Your task is to copy the listing exactly, with the pictures left out.

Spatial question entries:
____________

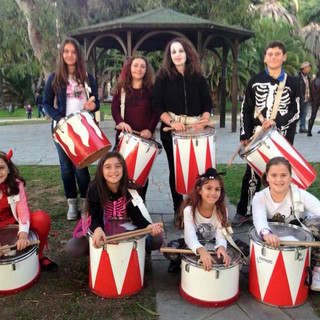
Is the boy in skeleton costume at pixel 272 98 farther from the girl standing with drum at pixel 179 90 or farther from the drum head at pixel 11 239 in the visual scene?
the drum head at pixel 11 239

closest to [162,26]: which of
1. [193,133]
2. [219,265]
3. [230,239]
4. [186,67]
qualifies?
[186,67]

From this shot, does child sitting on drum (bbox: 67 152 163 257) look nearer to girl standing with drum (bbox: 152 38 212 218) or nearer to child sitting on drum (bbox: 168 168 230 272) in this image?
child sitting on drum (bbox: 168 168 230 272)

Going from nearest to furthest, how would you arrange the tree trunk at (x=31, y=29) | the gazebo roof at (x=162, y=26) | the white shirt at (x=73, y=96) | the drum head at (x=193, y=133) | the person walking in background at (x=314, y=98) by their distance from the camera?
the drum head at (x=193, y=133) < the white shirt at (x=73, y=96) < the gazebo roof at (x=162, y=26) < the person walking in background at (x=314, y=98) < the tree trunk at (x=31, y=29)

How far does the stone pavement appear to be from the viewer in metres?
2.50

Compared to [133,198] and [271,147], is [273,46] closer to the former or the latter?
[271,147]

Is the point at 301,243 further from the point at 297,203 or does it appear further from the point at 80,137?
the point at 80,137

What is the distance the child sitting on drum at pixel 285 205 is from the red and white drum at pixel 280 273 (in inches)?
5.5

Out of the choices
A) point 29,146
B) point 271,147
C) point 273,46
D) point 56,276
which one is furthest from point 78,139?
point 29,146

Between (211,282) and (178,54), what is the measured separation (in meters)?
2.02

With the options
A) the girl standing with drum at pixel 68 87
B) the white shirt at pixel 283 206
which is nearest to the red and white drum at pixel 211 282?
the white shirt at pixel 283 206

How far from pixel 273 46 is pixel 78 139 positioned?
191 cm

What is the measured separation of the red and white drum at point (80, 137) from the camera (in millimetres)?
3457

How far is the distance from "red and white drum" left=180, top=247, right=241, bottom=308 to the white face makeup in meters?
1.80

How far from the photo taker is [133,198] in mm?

____________

*Solution to this problem:*
Is the boy in skeleton costume at pixel 272 98 farther from the girl standing with drum at pixel 179 90 or farther from the drum head at pixel 11 239 in the visual scene?
the drum head at pixel 11 239

closest to [162,26]: which of
1. [193,133]
2. [219,265]
3. [230,239]
4. [186,67]
qualifies?
[186,67]

From this shot, does child sitting on drum (bbox: 67 152 163 257) look nearer to girl standing with drum (bbox: 152 38 212 218) or nearer to child sitting on drum (bbox: 168 168 230 272) in this image?
child sitting on drum (bbox: 168 168 230 272)

Going from nearest to furthest, how would you arrange the tree trunk at (x=31, y=29) | the gazebo roof at (x=162, y=26) | the white shirt at (x=73, y=96) | the drum head at (x=193, y=133) | the person walking in background at (x=314, y=98) by their distance from the camera?
the drum head at (x=193, y=133) < the white shirt at (x=73, y=96) < the gazebo roof at (x=162, y=26) < the person walking in background at (x=314, y=98) < the tree trunk at (x=31, y=29)

How far does the stone pavement appear to be from the viewer in metres?
2.50

Compared to [133,198] and [271,147], is [273,46] closer to the former or the latter?
[271,147]

Is the point at 301,243 further from the point at 297,203 or does it appear further from the point at 80,137?
the point at 80,137

What is the distance the child sitting on drum at pixel 285 205 is from the red and white drum at pixel 280 273 (in inches)?
5.5

Out of the choices
A) point 29,146
B) point 271,147
C) point 273,46
D) point 56,276
which one is furthest from point 78,139?
point 29,146

Between (211,282) and (178,54), what is the measured separation (in meters)?
2.02

With the options
A) the girl standing with drum at pixel 68 87
B) the white shirt at pixel 283 206
which is nearest to the red and white drum at pixel 211 282?
the white shirt at pixel 283 206

How far from pixel 273 46 is pixel 78 139 positioned?
191 cm

What is the measured separation of the red and white drum at point (80, 137) from the camera (in millimetres)?
3457

How far is the distance from "red and white drum" left=180, top=247, right=241, bottom=308 to the white face makeup in meters?
1.80

How far from the photo taker is [133,198] in mm?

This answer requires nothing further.